* _Work task 1_: Reproduce the essay on wealth and success, starting at the words "Reality, Greed and" and stopping after "or evolutionary drift.", with "entrepreneur" in place of "businessman".
* _Work task 2_: Extend the essay on wealth and success past its final sentence.

* _Text provided_:
Saturday, July 6, 2013

Reality, Greed and Gordon Gecko


I write the following out of my own Christian convictions and Presbyterian history - there is no such thing as "earned" wealth - there is no such thing as "hard work" that elevates one over another; there is no such thing, as I often hear, "The harder I work, the luckier I am."

I heard that once years ago from a successful businessman - I knew then that something was wrong about it, because at the very center of it stood the singular word, "I".

In simple terms: behind all success stands the mysteries of life, stuff we didn't invent, and stuff that mostly manipulates us, for whatever reasons there may be - either of divine purpose, genetic impulse or evolutionary drift.

Behind all success stands, then, a long line of free lunches, gifts from life to us.

The "hard work" touted by some as their own is an illusion of the worst kind. Their values and their health come from beyond themselves. Ask someone who's ill about "hard work." Any attempt to lay personal claim, on any of this, leads only to bragging and pride, and we all know what that does to the core of our being.

Behind all success, the simple mysteries: the family we didn't choose, the values of faith, hope and love, that were given. The schools we attended, and the teachers who believed in us even when we didn't believe in ourselves.

The banker who gave us a loan when no one else would. All along the way, folks who stood by us, helped us, and encouraged us, and a God who made it all possible, who wove it all together that we might find life and do something with it.

* _Material supplied_:
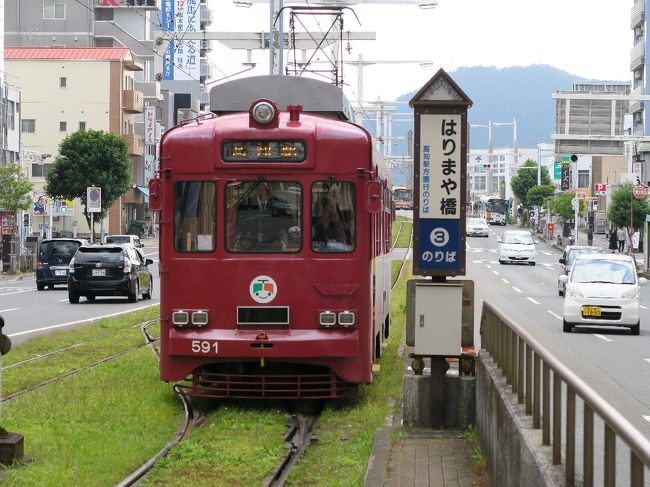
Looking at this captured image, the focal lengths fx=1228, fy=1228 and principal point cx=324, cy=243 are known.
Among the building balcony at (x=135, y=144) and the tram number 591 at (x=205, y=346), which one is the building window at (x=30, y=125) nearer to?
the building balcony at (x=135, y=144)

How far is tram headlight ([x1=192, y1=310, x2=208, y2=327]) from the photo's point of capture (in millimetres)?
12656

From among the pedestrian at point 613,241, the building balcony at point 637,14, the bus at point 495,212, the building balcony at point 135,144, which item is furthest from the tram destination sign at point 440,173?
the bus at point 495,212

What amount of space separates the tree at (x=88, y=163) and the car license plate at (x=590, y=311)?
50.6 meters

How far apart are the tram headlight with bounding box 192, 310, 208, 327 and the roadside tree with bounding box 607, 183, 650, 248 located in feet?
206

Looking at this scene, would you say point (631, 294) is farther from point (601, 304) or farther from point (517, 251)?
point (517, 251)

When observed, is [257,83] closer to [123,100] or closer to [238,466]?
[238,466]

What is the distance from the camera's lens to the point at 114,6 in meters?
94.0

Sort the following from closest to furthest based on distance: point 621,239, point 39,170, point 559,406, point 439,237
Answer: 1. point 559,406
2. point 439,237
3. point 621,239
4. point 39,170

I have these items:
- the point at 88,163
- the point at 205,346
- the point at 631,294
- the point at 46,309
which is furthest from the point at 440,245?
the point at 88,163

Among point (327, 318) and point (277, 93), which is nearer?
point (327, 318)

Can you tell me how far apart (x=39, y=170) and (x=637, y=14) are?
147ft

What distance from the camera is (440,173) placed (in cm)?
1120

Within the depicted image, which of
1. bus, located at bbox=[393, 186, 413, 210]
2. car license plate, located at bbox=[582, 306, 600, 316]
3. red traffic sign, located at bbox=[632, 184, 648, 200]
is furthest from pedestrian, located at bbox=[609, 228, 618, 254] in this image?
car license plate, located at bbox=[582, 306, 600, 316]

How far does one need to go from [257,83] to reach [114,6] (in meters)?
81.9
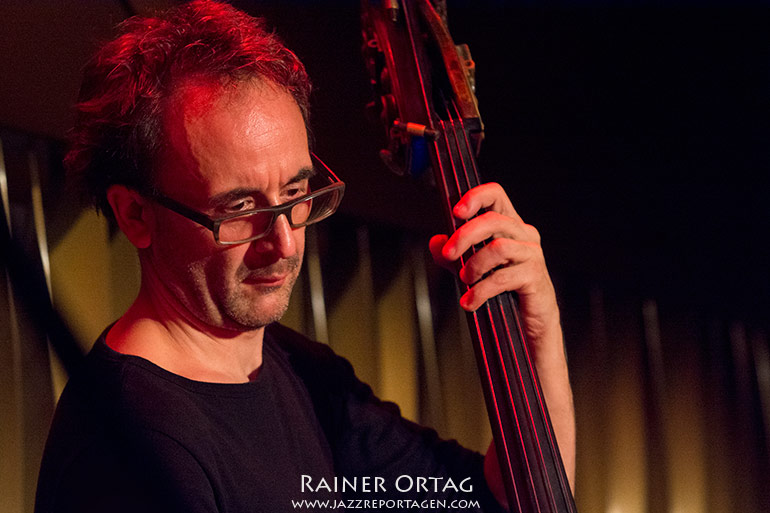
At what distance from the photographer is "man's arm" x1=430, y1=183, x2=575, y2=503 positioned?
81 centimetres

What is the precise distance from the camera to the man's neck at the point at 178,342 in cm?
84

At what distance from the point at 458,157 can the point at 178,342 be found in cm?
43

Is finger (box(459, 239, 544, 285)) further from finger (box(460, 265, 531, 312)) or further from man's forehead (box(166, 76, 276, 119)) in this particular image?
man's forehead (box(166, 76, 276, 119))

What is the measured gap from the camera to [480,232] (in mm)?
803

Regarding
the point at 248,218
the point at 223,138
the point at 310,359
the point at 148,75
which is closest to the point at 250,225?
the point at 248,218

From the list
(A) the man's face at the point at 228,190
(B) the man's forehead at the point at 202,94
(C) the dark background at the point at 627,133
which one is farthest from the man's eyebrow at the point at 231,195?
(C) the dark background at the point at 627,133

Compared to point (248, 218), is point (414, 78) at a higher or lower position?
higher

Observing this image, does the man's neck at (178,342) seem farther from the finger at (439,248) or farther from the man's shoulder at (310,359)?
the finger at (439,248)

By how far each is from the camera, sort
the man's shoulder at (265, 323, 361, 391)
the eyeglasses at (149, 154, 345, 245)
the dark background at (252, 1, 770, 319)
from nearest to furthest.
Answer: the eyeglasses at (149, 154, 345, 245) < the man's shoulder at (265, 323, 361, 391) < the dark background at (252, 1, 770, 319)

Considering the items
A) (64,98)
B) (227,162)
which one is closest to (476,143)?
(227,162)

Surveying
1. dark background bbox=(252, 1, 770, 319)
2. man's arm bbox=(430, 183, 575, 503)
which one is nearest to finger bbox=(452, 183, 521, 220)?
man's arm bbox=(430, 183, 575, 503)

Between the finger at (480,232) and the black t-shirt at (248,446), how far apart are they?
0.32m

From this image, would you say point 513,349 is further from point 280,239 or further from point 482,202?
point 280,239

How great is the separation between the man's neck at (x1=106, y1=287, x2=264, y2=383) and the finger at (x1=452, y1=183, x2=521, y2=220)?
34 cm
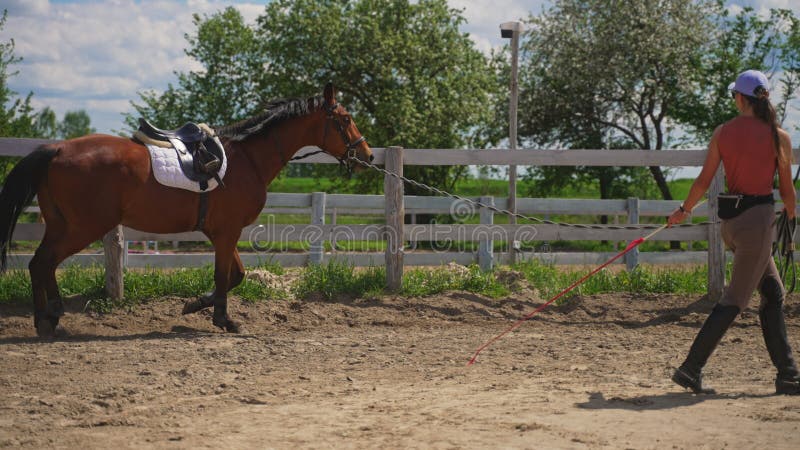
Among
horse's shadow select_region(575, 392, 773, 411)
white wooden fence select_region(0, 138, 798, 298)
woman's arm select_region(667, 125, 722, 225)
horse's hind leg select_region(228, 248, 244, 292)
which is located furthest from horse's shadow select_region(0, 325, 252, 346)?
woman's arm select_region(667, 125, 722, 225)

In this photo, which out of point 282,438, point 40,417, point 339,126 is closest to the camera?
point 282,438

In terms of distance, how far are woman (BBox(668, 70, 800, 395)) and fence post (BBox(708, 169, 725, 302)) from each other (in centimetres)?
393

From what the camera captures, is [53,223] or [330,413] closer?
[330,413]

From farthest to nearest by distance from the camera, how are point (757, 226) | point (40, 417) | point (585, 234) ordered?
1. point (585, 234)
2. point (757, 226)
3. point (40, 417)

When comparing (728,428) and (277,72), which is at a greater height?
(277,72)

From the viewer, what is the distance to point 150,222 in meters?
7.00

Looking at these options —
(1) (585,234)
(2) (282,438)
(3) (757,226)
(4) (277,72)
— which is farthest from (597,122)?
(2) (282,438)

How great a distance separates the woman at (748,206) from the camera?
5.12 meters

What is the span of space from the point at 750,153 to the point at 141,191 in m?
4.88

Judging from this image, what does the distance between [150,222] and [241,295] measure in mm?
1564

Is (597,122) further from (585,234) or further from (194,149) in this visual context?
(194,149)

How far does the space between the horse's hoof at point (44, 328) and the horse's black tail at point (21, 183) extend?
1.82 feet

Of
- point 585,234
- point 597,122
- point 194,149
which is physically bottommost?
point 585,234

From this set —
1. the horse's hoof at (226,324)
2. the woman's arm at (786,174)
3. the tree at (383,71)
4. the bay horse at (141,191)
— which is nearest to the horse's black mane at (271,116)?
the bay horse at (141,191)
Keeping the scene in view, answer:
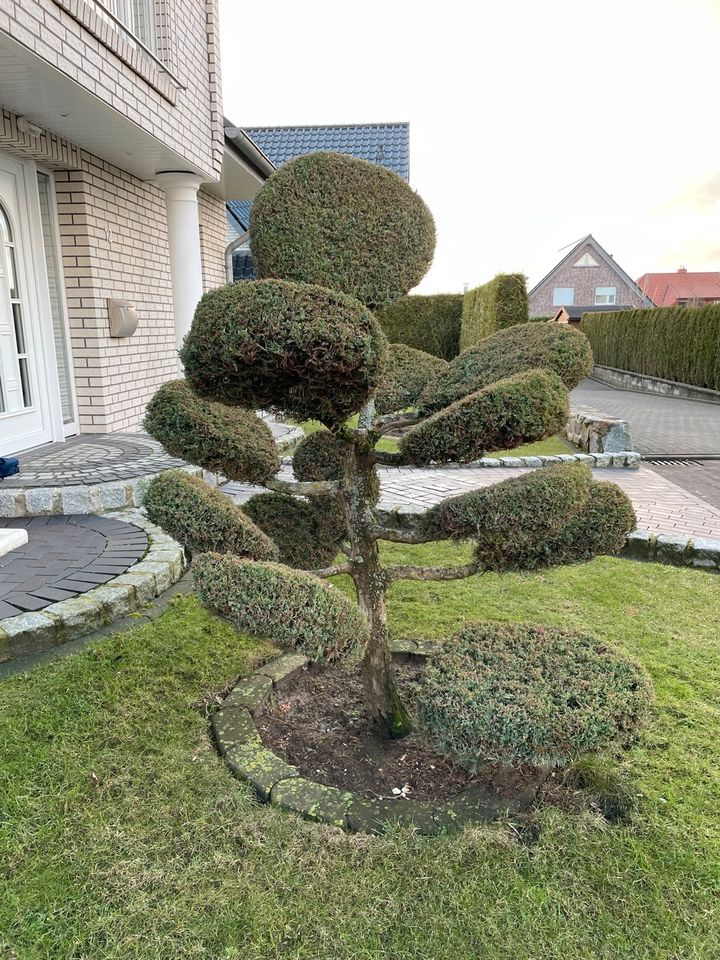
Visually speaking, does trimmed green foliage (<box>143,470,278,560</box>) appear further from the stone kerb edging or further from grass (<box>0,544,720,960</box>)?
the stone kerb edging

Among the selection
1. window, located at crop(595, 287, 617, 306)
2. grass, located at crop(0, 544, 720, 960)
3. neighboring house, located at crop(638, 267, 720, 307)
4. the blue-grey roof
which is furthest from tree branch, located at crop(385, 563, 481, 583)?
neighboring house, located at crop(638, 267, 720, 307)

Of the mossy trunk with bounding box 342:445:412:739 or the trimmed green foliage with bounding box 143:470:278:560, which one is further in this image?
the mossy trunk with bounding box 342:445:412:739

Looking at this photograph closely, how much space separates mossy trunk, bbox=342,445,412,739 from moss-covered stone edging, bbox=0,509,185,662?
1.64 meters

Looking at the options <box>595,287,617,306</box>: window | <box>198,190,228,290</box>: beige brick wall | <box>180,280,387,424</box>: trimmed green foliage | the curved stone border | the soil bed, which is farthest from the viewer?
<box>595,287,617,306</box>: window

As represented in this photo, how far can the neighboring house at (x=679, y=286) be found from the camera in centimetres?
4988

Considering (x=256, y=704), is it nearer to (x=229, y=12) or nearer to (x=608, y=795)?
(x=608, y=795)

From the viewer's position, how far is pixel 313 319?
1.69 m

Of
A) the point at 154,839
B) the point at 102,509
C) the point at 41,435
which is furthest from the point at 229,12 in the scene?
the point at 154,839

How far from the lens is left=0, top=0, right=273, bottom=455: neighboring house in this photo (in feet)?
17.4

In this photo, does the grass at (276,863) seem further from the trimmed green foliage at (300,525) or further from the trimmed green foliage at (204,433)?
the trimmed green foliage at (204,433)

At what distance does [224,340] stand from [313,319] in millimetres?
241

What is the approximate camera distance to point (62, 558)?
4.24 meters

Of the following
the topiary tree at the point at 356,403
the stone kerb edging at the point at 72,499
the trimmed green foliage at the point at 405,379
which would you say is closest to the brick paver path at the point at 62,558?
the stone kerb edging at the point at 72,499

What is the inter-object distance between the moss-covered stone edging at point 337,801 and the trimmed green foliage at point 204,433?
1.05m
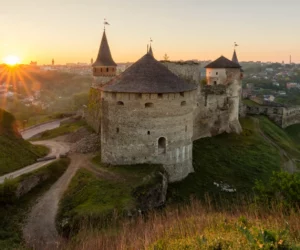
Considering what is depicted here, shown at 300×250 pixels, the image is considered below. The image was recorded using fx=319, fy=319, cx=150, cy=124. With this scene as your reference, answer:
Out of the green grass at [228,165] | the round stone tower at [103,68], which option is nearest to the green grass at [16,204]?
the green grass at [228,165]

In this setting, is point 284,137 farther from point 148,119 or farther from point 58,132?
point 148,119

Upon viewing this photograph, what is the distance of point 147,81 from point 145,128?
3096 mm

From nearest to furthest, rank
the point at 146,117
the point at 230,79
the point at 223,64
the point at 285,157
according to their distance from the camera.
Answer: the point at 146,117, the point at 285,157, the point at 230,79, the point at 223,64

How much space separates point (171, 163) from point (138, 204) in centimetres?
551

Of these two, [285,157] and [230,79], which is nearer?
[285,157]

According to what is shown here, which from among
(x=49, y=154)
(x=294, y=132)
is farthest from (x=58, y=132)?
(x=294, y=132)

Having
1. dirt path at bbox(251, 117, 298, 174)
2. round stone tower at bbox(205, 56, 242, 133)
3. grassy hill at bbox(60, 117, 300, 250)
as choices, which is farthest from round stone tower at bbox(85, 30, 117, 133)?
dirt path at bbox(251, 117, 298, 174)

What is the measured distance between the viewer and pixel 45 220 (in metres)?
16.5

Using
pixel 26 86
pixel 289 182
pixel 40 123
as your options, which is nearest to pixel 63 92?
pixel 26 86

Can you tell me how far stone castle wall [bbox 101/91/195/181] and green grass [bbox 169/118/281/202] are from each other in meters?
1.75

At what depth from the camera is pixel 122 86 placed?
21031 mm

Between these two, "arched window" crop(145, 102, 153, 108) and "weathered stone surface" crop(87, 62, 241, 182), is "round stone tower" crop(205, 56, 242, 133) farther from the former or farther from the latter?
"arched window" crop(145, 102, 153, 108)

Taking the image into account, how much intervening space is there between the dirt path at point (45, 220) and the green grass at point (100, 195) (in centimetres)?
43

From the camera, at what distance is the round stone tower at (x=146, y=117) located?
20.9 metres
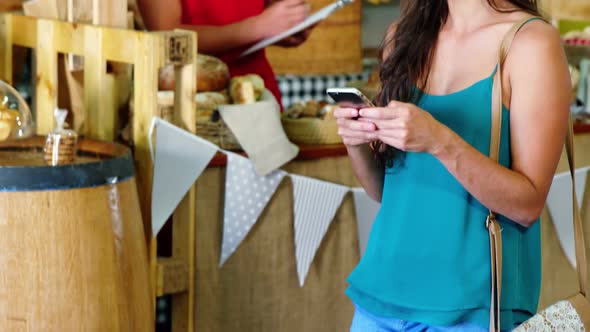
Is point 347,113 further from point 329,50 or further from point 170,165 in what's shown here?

* _Exercise response 1_:
Reality, Greed and Gordon Gecko


I write the following out of my own Christian convictions and Presbyterian history - there is no such thing as "earned" wealth - there is no such thing as "hard work" that elevates one over another; there is no such thing, as I often hear, "The harder I work, the luckier I am."

I heard that once years ago from a successful entrepreneur - I knew then that something was wrong about it, because at the very center of it stood the singular word, "I".

In simple terms: behind all success stands the mysteries of life, stuff we didn't invent, and stuff that mostly manipulates us, for whatever reasons there may be - either of divine purpose, genetic impulse or evolutionary drift.

* _Exercise response 2_:
I know there are lots of "theological" questions swirling around this right now, but I'm content to speak of "telos," that is, the purpose toward which all life reaches, and it's always greater than the individual, or even a society.

The upshot of this is simple: there is but one response to life - and that's gratitude, and it's sibling, generosity.

Sin creates the Gordon Gecko syndrome. Reality creates kindness. Sadly, Gordon Gecko won the last 30 years of American History: "Greed works."

But it doesn't. It divides one from the other and posits in the soul of the successful unmitigated pride which is deadly to the soul, and nothing deader than a successful person who has consumed large quantities of pride, even when that pride is dressed up in religious language and Jesus-talk - some of the very worst examples of souls deadened with pride.

I return to something I wrote a few days back: "A wealthy person, a successful person, can only say one thing, 'I've been damn lucky!'" To say anything else, as if they had a hand in it, is a lie, an illusion, a deadly sin.